The substances obtained in Examples 12 to 14 and Comparative Examples 3 to 8 were subjected to a washing test (JIS L-217 103 method) involving 20 cycles of washing. The fabrics were visually observed to check whether the folds had been maintained, and the assessment was made according to the same criteria as in example 1. The results are shown in table 3.

Examples 15-17 & Comparative Examples 9-11

A woven fabric of 80-yarn number two-fold cotton cloth (warp density 128 yarns/inch, weft density 68 yarns/inch) was conventionally bleached, dipped in liquid ammonia at a temperature of -34°C, pleated, and treated with hot water. It should be noted that the immersion time in liquid ammonia, temperature and time for hot water treatment in each of the examples and comparison examples are as shown in Figure 4.

The finished fabrics were subjected to a washing test (JIS L-217 103 method) which included

carries 10 cycles of washing. The fabrics were visually observed to examine the retention of pleats before washing and after 1 and 10 cycles of washing, and the assessment was made according to the following criteria. The results are shown in table 4.

Pleat assessment

O: pleats are well preserved

A: some pleats are left

X: no pleats are left

According to the invention, durable folds can be formed in a cellulose fiber textile by simply carrying out hot water treatment immediately before, during, or immediately after folding.

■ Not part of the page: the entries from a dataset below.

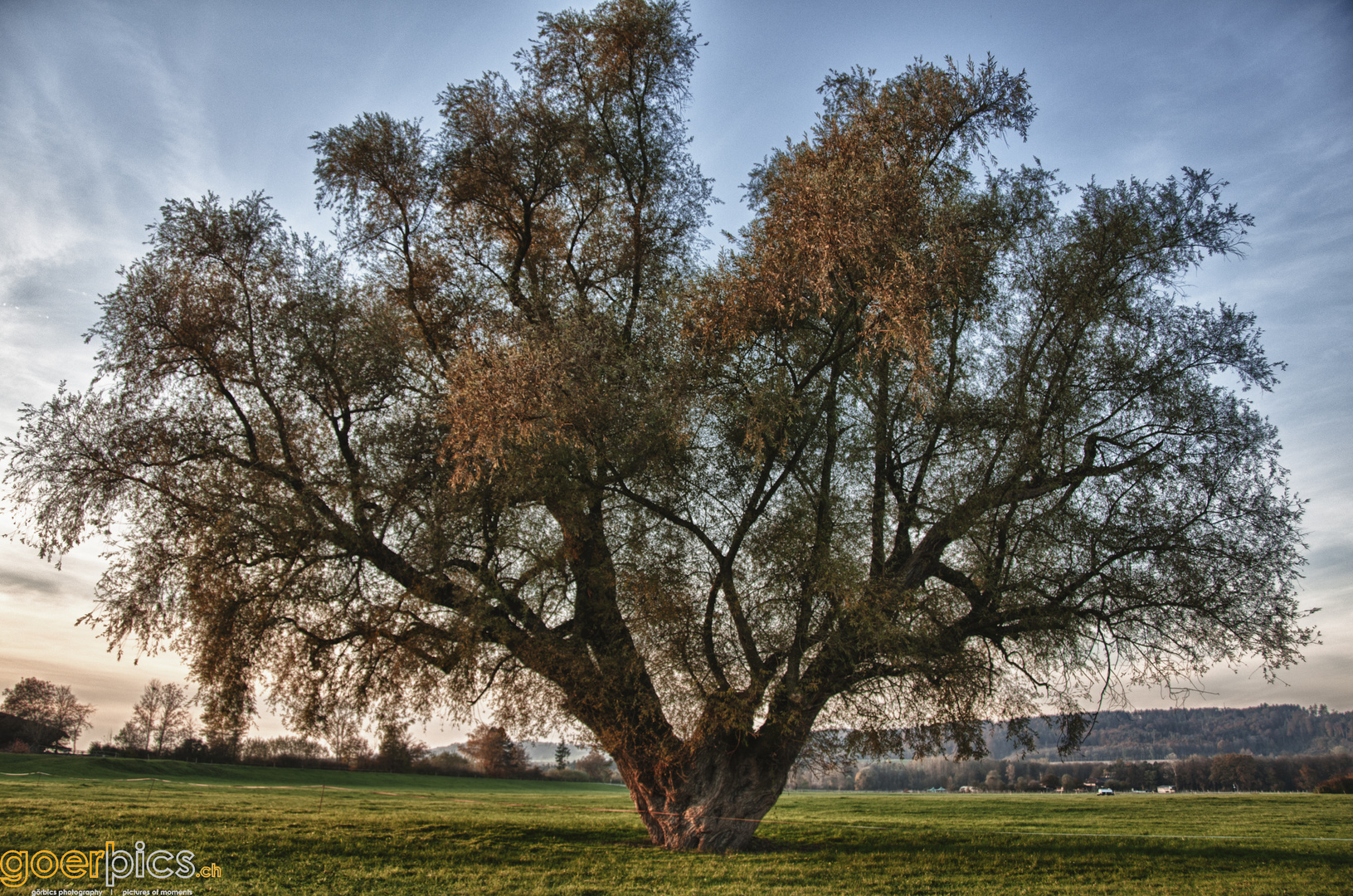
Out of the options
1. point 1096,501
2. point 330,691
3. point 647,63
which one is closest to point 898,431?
point 1096,501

With hot water treatment, durable pleats can be formed in colored or printed fiber textiles without discolouration and loss of firmness.

Claims (2)

1. Process for forming durable pleats in a cellulose fiber textile, comprising: impregnating the fiber textile with liquid ammonia and evaporating the ammonia from the cellulose fiber textile treated with liquid ammonia by heating, thereby converting at least part of a cellulose (I) or (II) crystal structure in the cellulose fiber textile to a cellulose (III) crystal structure, characterized by folding the fiber textile, and exposing the fiber textile to hot water treatment at 100 to 150°C for 10 min. to 5 hours, essentially simultaneously with or after the folding step so that the cellulose (III) is converted back to the cellulose (I) or (II) structure. 2. Method according to claim 1, characterized in that it further comprises a step of dyeing or printing the fiber textile prior to the folding step.